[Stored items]

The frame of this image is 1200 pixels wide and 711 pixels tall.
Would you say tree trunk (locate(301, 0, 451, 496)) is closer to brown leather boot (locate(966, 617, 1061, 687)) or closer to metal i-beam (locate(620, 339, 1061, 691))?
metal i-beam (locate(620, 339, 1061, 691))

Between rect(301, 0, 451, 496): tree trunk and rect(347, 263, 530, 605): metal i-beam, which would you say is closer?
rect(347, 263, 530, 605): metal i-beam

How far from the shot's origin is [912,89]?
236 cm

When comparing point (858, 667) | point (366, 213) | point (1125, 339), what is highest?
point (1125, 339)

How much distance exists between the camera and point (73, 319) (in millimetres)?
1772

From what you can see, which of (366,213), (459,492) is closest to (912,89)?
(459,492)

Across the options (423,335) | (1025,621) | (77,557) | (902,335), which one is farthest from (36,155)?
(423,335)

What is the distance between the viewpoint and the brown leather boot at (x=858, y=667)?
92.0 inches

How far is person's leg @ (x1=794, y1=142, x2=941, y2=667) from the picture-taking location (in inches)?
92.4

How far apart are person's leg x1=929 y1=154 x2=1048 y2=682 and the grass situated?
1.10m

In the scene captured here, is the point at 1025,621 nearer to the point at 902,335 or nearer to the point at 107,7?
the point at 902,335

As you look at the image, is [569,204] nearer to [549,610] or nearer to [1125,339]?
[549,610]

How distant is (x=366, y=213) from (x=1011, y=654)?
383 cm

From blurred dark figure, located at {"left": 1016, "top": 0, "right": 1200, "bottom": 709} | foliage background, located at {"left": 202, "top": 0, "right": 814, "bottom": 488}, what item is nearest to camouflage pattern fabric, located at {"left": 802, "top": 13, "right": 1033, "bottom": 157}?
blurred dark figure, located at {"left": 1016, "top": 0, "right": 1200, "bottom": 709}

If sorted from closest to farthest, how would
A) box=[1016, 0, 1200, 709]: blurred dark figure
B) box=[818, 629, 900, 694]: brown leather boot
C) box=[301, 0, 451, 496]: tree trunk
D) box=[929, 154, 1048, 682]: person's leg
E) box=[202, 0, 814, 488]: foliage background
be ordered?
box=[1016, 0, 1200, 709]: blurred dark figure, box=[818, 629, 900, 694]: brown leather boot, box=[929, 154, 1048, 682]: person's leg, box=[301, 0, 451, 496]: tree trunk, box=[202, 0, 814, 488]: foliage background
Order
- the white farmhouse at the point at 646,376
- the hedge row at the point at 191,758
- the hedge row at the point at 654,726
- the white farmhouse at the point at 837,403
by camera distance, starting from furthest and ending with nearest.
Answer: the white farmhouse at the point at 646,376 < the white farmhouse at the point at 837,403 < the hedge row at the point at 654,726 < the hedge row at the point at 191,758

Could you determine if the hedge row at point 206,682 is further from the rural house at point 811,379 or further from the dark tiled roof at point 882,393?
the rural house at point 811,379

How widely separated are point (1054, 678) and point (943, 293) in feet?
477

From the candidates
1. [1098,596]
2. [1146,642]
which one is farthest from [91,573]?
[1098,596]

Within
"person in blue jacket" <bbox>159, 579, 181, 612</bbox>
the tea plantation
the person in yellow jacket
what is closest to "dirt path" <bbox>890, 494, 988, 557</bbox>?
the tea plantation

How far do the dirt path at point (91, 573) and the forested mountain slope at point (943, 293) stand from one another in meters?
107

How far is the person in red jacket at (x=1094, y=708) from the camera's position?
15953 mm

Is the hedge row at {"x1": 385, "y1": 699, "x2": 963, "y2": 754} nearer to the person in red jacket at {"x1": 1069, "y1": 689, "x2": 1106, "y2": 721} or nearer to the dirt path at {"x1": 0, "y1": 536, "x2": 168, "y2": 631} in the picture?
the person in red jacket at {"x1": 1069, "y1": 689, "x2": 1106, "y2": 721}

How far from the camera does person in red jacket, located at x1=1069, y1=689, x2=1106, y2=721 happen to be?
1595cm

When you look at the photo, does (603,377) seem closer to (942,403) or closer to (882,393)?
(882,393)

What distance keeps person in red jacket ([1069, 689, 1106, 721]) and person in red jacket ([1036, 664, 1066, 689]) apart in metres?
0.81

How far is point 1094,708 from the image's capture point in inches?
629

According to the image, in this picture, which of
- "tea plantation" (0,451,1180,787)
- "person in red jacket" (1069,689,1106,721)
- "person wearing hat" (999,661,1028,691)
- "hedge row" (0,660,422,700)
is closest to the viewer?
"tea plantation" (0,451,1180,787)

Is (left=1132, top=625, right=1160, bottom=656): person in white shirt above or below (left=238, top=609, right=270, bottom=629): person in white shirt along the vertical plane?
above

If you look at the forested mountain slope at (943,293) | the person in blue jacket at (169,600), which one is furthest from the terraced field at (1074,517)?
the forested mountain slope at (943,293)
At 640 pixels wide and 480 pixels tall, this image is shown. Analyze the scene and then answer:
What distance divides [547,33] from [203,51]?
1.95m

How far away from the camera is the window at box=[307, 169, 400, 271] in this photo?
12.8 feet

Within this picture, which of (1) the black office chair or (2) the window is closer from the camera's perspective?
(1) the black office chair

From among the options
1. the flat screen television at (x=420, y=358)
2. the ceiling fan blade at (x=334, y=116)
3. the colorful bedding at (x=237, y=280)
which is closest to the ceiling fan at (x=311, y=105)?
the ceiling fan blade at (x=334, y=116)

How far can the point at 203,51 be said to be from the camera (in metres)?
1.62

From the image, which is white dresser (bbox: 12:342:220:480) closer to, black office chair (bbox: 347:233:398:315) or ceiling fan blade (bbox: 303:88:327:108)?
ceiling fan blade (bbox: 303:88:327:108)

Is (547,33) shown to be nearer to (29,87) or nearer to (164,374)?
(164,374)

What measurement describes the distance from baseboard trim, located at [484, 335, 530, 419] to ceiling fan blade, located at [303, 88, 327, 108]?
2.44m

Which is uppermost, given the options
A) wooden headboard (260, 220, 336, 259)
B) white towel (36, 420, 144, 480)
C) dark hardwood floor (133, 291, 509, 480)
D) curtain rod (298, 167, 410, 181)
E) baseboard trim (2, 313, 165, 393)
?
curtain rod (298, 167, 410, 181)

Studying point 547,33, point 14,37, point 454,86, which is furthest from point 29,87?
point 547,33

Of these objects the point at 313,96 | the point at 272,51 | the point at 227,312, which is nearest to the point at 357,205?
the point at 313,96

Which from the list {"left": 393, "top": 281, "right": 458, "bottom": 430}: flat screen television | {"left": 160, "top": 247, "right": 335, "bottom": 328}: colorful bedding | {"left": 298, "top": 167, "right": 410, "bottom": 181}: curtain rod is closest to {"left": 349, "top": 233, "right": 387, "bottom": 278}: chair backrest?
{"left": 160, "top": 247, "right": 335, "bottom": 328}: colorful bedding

Exercise description:
Please output the listing as a two-column CSV with the columns item_text and answer, one row per entry, putting each value in its own quoted field and replacing line breaks with spaces. Begin at the line that contains "Studying point 547,33, point" and continue through the end of the listing.

Reply to the exercise:
item_text,answer
"Studying point 547,33, point 14,37, point 454,86, which is furthest from point 29,87?","point 547,33"
"Of these objects the point at 313,96 | the point at 272,51 | the point at 227,312, which is nearest to the point at 357,205?","the point at 313,96"
"Which from the list {""left"": 393, ""top"": 281, ""right"": 458, ""bottom"": 430}: flat screen television | {""left"": 160, ""top"": 247, ""right"": 335, ""bottom"": 328}: colorful bedding | {""left"": 298, ""top"": 167, ""right"": 410, ""bottom"": 181}: curtain rod is closest to {""left"": 349, ""top"": 233, ""right"": 387, ""bottom"": 278}: chair backrest?","{""left"": 160, ""top"": 247, ""right"": 335, ""bottom"": 328}: colorful bedding"